Por ejemplo, un facultativo recibirá entre 1.000 y 1.350 euros de bonificación dependiendo del tiempo de trabajo presencial (en una horquilla que va desde menos del 50% a más del 80% de su dedicación) -sus residentes, entre 700 y 1.000-; el personal de enfermería, entre 800 y 1.150 euros (los residentes, entre 500 y 800); los técnicos sanitarios ingresarán entre 350 y 500 euros, mientras que el restos e profesionales, entre 350 y 450 euros.

Esta gratificación irá dirigida a profesionales del Sistema Sanitario Integral de Utilización Pública de Catalunya (Siscat), incluidos centros con conciertos que forman parte de la red pública. La consellera de Salud, Alba Vergés, ha remarcado que la medida va dirigida al personal del Siscat, y ha añadido que la sanidad privada ya no está integrada bajo la dirección del departamento de Salud.

Estas son las líneas maestras de un plan de compensación a los profesionales de servicios esenciales de Cataluña que costará hasta 140 millones de euros y que se incorporará en los presupuestos de este 2020, según ha detallado en rueda de prensa el vicepresidente económico de la Generalitat, Pere Aragonès. En concreto, recibirán la paga extra los sanitarios y trabajadores que hayan estado en activo entre el 1 de marzo y el 31 de mayo, incluidos aquellos que hayan causado baja por el coronavirus.

Esta bonificación por la lucha contra la Covid-19 se podría extender a 2021 y 2022, aunque con cuantías menores a las de este año. En concreto, Vergés ha anunciado que el montante para los próximos ejercicios será de 40 millones al año y se pactará con los sindicatos.
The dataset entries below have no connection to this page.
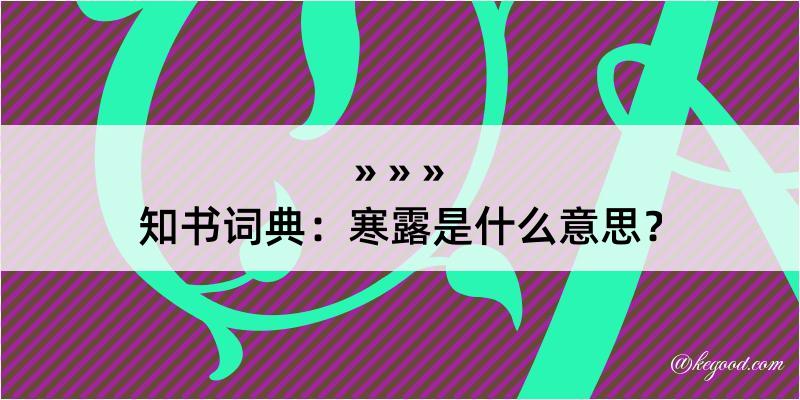 » » »

知书词典：寒露是什么意思？

@kegood.com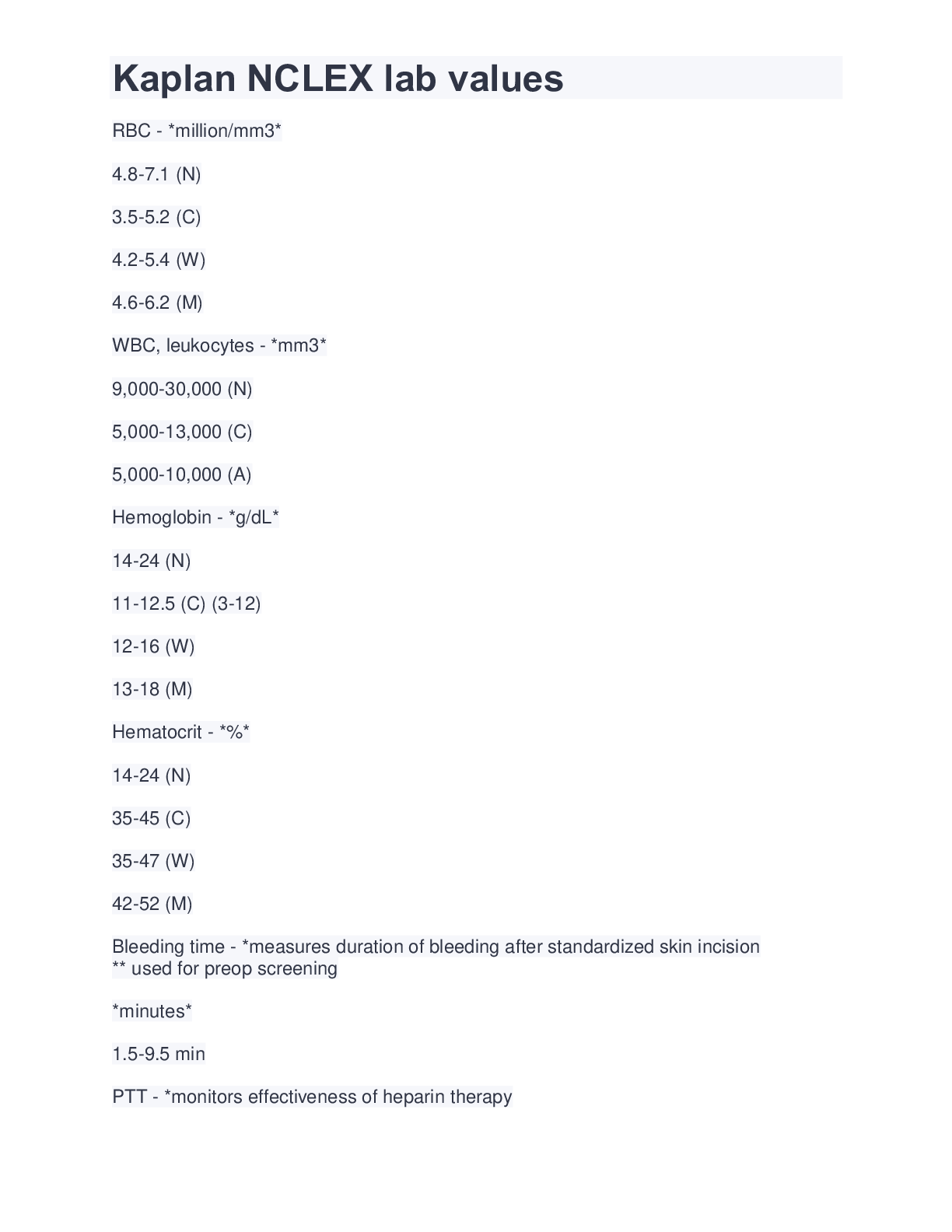 Kaplan NCLEX lab values

RBC - *million/mm3*

4.8-7.1 (N)

3.5-5.2 (C)

4.2-5.4 (W)

4.6-6.2 (M)

WBC, leukocytes - *mm3*

9,000-30,000 (N)

5,000-13,000 (C)

5,000-10,000 (A)

Hemoglobin - *g/dL*

14-24 (N)

11-12.5 (C) (3-12)

12-16 (W)

13-18 (M)

Hematocrit - *%*

14-24 (N)

35-45 (C)

35-47 (W)

42-52 (M)

Bleeding time - *measures duration of bleeding after standardized skin incision ** used for preop screening

*minutes*

1.5-9.5 min

PTT - *monitors effectiveness of heparin therapy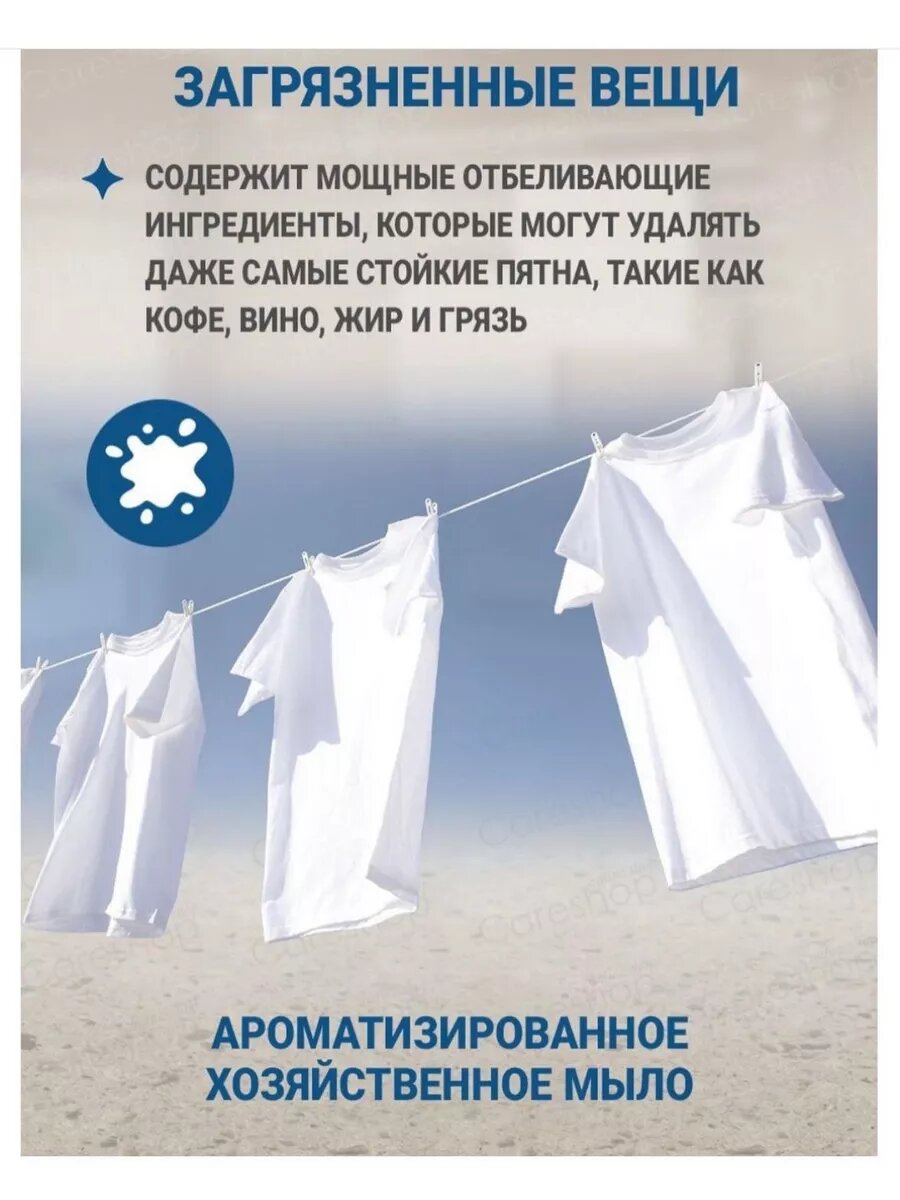 ЗАГРЯЗНЕННЫЕ ВЕЩИ

СОДЕРЖИТ МОЩНЫЕ ОТБЕЛИВАЮЩИЕ ИНГРЕДИЕНТЫ, КОТОРЫЕ МОГУТ УДАЛЯТЬ ДАЖЕ САМЫЕ СТОЙКИЕ ПЯТНА, ТАКИЕ КАК КОФЕ, ВИНО, ЖИР И ГРЯЗЬ

АРОМАТИЗИРОВАННОЕ
ХОЗЯЙСТВЕННОЕ МЫЛО

Careshop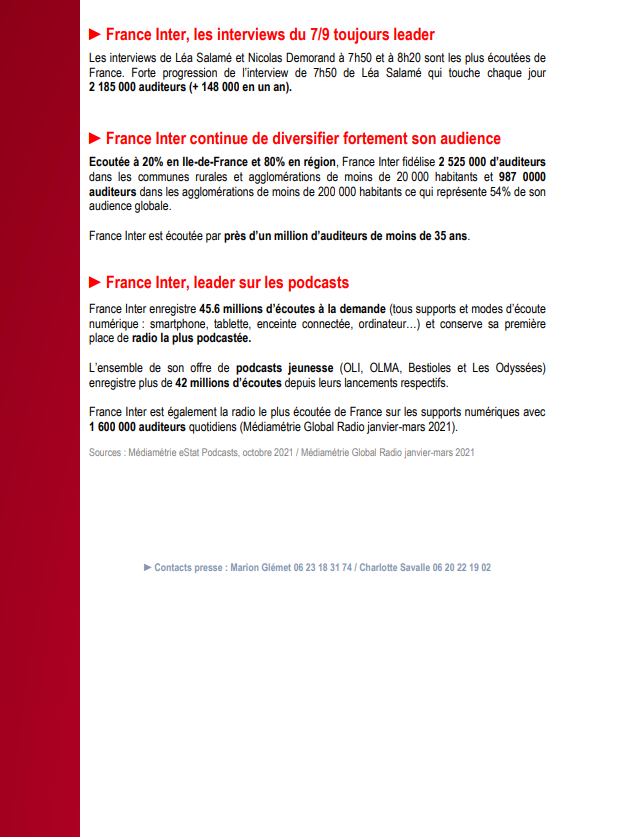 ► France Inter, les interviews du 7/9 toujours leader

Les interviews de Léa Salamé et Nicolas Demorand à 7h50 et à 8h20 sont les plus écoutées de France. Forte progression de l'interview de 7h50 de Léa Salamé qui touche chaque jour 2 185 000 auditeurs (+ 148 000 en un an).

► France Inter continue de diversifier fortement son audience

Ecoutée à 20% en Ile-de-France et 80% en région, France Inter fidélise 2 525 000 d'auditeurs dans les communes rurales et agglomérations de moins de 20 000 habitants et 987 0000 auditeurs dans les agglomérations de moins de 200 000 habitants ce qui représente 54% de son audience globale.

France Inter est écoutée par près d'un million d'auditeurs de moins de 35 ans.

► France Inter, leader sur les podcasts

France Inter enregistre 45.6 millions d'écoutes à la demande (tous supports et modes d'écoute numérique : smartphone, tablette, enceinte connectée, ordinateur…) et conserve sa première place de radio la plus podcastée.

L'ensemble de son offre de podcasts jeunesse (OLI, OLMA, Bestioles et Les Odyssées) enregistre plus de 42 millions d'écoutes depuis leurs lancements respectifs.

France Inter est également la radio le plus écoutée de France sur les supports numériques avec 1 600 000 auditeurs quotidiens (Médiamétrie Global Radio janvier-mars 2021).

Sources : Médiamétrie eStat Podcasts, octobre 2021 / Médiamétrie Global Radio janvier-mars 2021

► Contacts presse : Marion Glémet 06 23 18 31 74 / Charlotte Savalle 06 20 22 19 02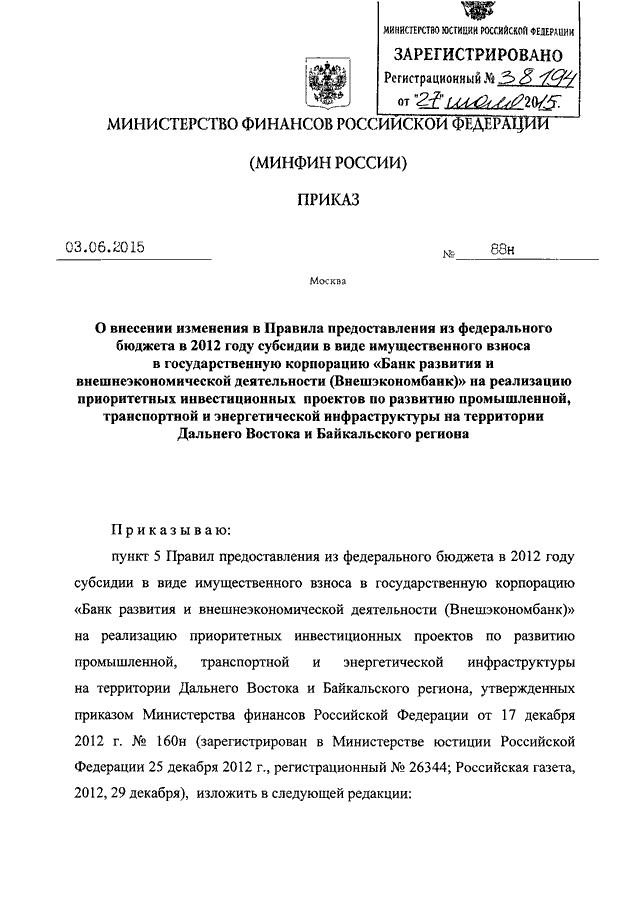 МИНИСТЕРСТВО ЮСТИЦИИ РОССИЙСКОЙ ФЕДЕРАЦИИ
ЗАРЕГИСТРИРОВАНО
Регистрационный № 38194
от "27" июля 2015.

МИНИСТЕРСТВО ФИНАНСОВ РОССИЙСКОЙ ФЕДЕРАЦИИ

(МИНФИН РОССИИ)

ПРИКАЗ

03.06.2015 № 88н

Москва

О внесении изменения в Правила предоставления из федерального бюджета в 2012 году субсидии в виде имущественного взноса в государственную корпорацию «Банк развития и внешнеэкономической деятельности (Внешэкономбанк)» на реализацию приоритетных инвестиционных проектов по развитию промышленной, транспортной и энергетической инфраструктуры на территории Дальнего Востока и Байкальского региона

Приказываю:

пункт 5 Правил предоставления из федерального бюджета в 2012 году субсидии в виде имущественного взноса в государственную корпорацию «Банк развития и внешнеэкономической деятельности (Внешэкономбанк)» на реализацию приоритетных инвестиционных проектов по развитию промышленной, транспортной и энергетической инфраструктуры на территории Дальнего Востока и Байкальского региона, утвержденных приказом Министерства финансов Российской Федерации от 17 декабря 2012 г. № 160н (зарегистрирован в Министерстве юстиции Российской Федерации 25 декабря 2012 г., регистрационный № 26344; Российская газета, 2012, 29 декабря), изложить в следующей редакции: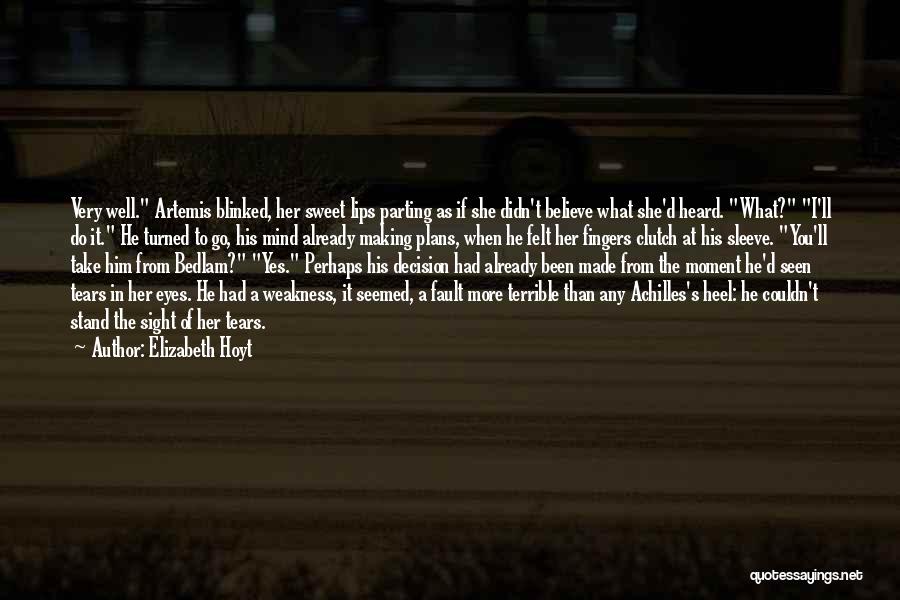 Very well." Artemis blinked, her sweet lips parting as if she didn't believe what she'd heard. "What?" "I'll do it." He turned to go, his mind already making plans, when he felt her fingers clutch at his sleeve. "You'll take him from Bedlam?" "Yes." Perhaps his decision had already been made from the moment he'd seen tears in her eyes. He had a weakness, it seemed, a fault more terrible than any Achilles's heel: he couldn't stand the sight of her tears.

— Author: Elizabeth Hoyt

quotessayings.net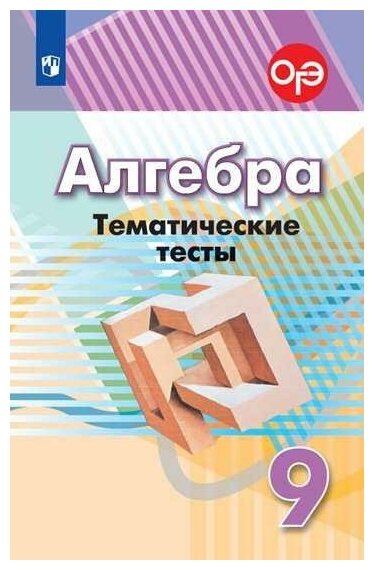 ОГЭ

Алгебра

Тематические тесты

9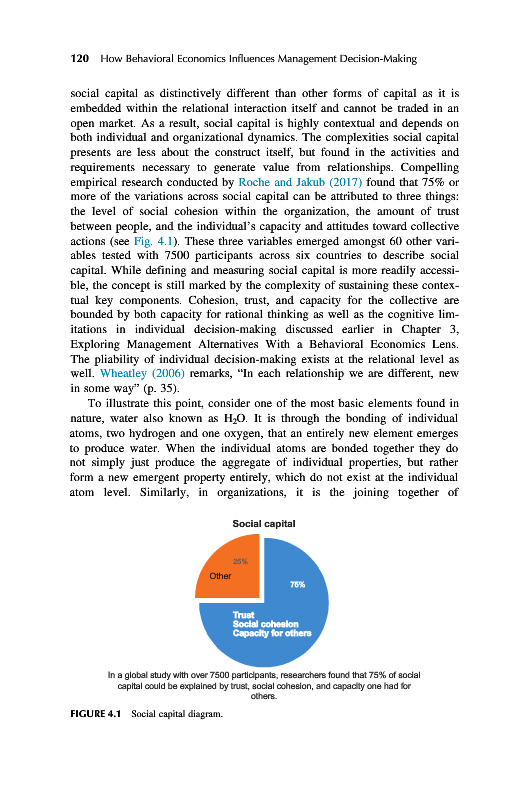 120 How Behavioral Economics Influences Management Decision-Making

social capital as distinctively different than other forms of capital as it is embedded within the relational interaction itself and cannot be traded in an open market. As a result, social capital is highly contextual and depends on both individual and organizational dynamics. The complexities social capital presents are less about the construct itself, but found in the activities and requirements necessary to generate value from relationships. Compelling empirical research conducted by Roche and Jakub (2017) found that 75% or more of the variations across social capital can be attributed to three things: the level of social cohesion within the organization, the amount of trust between people, and the individual's capacity and attitudes toward collective actions (see Fig. 4.1). These three variables emerged amongst 60 other variables tested with 7500 participants across six countries to describe social capital. While defining and measuring social capital is more readily accessible, the concept is still marked by the complexity of sustaining these contextual key components. Cohesion, trust, and capacity for the collective are bounded by both capacity for rational thinking as well as the cognitive limitations in individual decision-making discussed earlier in Chapter 3, Exploring Management Alternatives With a Behavioral Economics Lens. The pliability of individual decision-making exists at the relational level as well. Wheatley (2006) remarks, "In each relationship we are different, new in some way" (p. 35).

To illustrate this point, consider one of the most basic elements found in nature, water also known as $H_2O$. It is through the bonding of individual atoms, two hydrogen and one oxygen, that an entirely new element emerges to produce water. When the individual atoms are bonded together they do not simply just produce the aggregate of individual properties, but rather form a new emergent property entirely, which do not exist at the individual atom level. Similarly, in organizations, it is the joining together of

Social capital

25%
Other

75%

Trust
Social cohesion
Capacity for others

In a global study with over 7500 participants, researchers found that 75% of social capital could be explained by trust, social cohesion, and capacity one had for others.

FIGURE 4.1 Social capital diagram.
Eso sí, pese a premiar al personal clínico y de residencias con una paga extra en verano, la Generalitat descarta por ahora revertir el recorte del 5% del sueldo de los sanitarios, tal como reclaman a diario y especialmente desde el inicio de la pandemia. La rebaja se llevó a cabo a nivel estatal en 2010 a todos los trabajadores públicos para hacer frente a la crisis de entonces y aún no se ha restituido.

Respecto a este 5%, el vicepresidente ha esquivado la responsabilidad y ha explicado que como fue una decisión de La Moncloa de recortar el salario en ese porcentaje a todos los trabajadores públicos, debería ser también el actual Ejecutivo el que afronte esta cuestión. Y es que la historia viene de tan lejos como la recesión de hace una década: entonces, el Gobierno de José Luis Rodríguez Zapatero bajó el 5% del sueldo a los funcionarios, una media que la Generalitat replicó en Cataluña con los trabajadores públicos.

Ahora, diez años después, el personal sanitario denuncia que todavía no lo ha recuperado y carga contra el hecho de que los presupuestos catalanes para 2020 no incluyan su reversión. De hecho, el Parlament rechazó a finales de abril una enmienda de la CUP para incluir la dotación de los profesionales sanitarios en los Presupuestos con votos en contra de los socios de Govern: JxCat y ERC.

Sí confirmó el Govern que los sanitarios y trabajadores del sector recibirán el 60% de la paga extra correspondiente al ejercicio de 2013, aún pendiente de pago. Además, Aragonès ha aprovechado la comparecencia para clamar contra la infrafinanciación crónica del sistema sanitario catalán, que a su juicio es en gran parte responsabilidad del Gobierno.